• [Stored records]
□ □ □ □ □
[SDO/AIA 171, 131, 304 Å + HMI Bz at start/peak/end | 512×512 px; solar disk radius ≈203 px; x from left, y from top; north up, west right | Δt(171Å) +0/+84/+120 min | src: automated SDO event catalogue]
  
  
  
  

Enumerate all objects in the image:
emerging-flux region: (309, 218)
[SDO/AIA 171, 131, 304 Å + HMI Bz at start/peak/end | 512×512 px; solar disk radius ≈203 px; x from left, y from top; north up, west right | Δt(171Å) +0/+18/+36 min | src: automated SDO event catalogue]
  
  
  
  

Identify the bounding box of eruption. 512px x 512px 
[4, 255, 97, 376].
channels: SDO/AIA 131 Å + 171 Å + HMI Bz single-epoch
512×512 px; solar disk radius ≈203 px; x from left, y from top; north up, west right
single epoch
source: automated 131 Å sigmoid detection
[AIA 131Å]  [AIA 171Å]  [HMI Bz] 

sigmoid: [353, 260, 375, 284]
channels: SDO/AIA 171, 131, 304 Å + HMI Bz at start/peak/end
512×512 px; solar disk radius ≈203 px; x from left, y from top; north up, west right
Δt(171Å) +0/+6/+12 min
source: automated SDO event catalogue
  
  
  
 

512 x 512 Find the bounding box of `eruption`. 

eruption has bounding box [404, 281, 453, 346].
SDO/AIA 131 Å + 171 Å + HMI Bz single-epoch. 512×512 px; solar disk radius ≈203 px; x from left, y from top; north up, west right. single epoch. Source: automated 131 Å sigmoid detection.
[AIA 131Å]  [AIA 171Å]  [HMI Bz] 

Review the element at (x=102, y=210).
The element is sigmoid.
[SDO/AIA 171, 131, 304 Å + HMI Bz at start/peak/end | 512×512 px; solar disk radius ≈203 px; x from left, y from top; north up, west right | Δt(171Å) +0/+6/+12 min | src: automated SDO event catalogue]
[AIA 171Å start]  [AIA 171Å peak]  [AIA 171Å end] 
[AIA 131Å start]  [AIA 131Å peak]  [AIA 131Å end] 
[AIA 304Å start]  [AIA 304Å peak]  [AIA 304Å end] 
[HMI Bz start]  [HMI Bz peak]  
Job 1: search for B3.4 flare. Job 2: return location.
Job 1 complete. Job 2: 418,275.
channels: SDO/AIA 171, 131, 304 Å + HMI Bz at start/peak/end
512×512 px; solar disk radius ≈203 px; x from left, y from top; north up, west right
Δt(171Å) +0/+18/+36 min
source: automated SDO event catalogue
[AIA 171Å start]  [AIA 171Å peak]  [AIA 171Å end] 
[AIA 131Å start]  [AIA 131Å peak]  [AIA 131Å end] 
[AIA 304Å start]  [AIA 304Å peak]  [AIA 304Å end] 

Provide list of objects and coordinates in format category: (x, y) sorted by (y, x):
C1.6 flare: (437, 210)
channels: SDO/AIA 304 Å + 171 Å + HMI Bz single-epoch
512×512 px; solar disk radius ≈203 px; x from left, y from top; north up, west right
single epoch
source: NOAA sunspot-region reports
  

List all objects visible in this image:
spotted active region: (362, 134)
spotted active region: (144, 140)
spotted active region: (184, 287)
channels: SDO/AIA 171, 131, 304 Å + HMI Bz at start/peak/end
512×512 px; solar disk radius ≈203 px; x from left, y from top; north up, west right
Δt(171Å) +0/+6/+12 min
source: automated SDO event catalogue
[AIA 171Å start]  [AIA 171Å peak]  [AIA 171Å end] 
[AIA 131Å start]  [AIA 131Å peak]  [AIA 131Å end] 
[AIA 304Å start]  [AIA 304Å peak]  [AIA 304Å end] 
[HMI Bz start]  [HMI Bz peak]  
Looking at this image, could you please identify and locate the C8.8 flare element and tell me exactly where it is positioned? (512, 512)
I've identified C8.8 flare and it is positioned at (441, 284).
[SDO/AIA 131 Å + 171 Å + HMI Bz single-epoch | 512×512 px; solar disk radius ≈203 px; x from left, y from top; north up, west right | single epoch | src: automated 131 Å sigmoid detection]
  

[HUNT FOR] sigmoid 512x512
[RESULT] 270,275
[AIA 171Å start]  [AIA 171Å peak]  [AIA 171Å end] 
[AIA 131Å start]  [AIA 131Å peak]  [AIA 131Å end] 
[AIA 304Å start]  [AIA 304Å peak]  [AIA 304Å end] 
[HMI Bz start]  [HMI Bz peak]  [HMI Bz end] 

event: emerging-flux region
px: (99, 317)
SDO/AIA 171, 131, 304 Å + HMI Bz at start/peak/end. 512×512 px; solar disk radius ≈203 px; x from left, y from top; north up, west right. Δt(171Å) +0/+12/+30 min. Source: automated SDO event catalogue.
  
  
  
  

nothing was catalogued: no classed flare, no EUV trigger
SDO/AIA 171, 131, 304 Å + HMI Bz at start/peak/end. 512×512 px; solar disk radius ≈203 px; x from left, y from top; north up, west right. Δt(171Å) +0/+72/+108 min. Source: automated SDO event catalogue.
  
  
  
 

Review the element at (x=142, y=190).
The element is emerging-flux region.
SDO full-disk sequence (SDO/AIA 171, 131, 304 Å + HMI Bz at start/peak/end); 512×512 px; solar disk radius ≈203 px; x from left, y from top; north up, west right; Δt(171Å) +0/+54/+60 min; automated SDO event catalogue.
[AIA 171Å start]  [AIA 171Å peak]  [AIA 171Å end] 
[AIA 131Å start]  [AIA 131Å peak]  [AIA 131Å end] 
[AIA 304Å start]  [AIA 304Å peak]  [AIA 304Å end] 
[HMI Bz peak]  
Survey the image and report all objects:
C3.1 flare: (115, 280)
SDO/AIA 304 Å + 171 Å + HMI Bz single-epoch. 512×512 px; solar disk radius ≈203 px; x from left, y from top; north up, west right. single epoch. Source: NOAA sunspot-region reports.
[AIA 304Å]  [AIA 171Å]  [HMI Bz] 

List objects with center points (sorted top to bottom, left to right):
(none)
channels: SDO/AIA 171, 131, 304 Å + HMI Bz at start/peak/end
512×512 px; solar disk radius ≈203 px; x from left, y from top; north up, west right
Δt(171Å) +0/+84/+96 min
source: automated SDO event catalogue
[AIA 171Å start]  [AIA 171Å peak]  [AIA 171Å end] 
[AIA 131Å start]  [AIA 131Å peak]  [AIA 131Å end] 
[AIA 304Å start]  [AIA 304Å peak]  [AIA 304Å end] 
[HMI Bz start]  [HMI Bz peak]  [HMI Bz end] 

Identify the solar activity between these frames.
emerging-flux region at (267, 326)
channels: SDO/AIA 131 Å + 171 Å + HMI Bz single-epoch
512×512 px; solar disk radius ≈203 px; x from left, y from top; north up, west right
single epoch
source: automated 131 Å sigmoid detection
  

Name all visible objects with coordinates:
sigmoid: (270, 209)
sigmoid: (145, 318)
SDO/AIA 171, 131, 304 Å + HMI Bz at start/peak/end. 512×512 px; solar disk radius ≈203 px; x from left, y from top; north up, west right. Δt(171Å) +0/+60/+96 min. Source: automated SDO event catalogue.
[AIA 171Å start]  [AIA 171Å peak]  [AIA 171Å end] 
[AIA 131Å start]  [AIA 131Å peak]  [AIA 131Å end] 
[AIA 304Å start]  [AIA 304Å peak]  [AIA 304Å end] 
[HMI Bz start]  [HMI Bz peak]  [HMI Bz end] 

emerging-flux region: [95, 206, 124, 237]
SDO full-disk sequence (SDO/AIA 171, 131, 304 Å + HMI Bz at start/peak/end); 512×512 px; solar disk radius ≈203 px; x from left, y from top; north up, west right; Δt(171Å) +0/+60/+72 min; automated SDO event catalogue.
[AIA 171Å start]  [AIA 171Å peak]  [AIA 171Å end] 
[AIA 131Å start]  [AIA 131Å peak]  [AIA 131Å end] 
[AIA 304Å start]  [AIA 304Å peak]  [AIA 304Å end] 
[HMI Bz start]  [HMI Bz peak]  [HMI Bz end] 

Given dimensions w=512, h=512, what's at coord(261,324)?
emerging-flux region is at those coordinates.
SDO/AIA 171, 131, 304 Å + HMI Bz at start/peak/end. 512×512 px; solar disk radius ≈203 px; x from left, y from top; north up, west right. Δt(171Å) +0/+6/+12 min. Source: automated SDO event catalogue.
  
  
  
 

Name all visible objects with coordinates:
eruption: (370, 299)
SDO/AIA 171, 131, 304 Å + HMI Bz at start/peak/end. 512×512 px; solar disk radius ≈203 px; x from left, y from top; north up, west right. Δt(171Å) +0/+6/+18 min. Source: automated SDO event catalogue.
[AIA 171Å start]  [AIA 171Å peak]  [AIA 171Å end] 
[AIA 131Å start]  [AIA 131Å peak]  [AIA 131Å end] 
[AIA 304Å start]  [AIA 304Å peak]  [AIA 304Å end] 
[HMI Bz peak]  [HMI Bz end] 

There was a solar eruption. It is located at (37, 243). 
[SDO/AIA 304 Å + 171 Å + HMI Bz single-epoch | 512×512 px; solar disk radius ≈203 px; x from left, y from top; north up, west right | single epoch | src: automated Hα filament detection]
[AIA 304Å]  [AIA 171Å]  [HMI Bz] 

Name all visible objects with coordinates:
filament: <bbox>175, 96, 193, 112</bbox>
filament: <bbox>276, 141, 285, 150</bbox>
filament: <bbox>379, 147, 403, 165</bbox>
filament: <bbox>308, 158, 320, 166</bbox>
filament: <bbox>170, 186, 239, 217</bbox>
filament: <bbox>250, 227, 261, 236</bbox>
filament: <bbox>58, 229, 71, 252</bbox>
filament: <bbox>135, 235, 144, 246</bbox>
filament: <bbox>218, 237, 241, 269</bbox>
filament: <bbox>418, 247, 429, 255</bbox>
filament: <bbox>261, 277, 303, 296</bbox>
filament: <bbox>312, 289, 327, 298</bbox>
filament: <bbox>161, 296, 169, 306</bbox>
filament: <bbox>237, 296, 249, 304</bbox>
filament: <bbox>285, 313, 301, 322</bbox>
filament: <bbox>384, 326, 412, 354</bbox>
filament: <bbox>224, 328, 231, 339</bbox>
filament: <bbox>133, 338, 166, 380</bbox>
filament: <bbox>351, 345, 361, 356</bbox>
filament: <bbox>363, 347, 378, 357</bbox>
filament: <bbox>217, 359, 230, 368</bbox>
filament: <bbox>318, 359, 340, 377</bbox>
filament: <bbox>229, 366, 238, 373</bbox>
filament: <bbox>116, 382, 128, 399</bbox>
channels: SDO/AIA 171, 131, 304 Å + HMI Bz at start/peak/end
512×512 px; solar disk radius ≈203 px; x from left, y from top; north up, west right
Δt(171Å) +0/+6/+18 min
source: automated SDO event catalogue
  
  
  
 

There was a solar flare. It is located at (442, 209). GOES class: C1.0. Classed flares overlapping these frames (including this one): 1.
□ □ □ □ □
• [YOUR TASK] If a line in the records holds the string "element", copy it.

• [EXERCISE ANSWER]
Review the element at (x=102, y=210).
The element is sigmoid.
Looking at this image, could you please identify and locate the C8.8 flare element and tell me exactly where it is positioned? (512, 512)
Review the element at (x=142, y=190).
The element is emerging-flux region.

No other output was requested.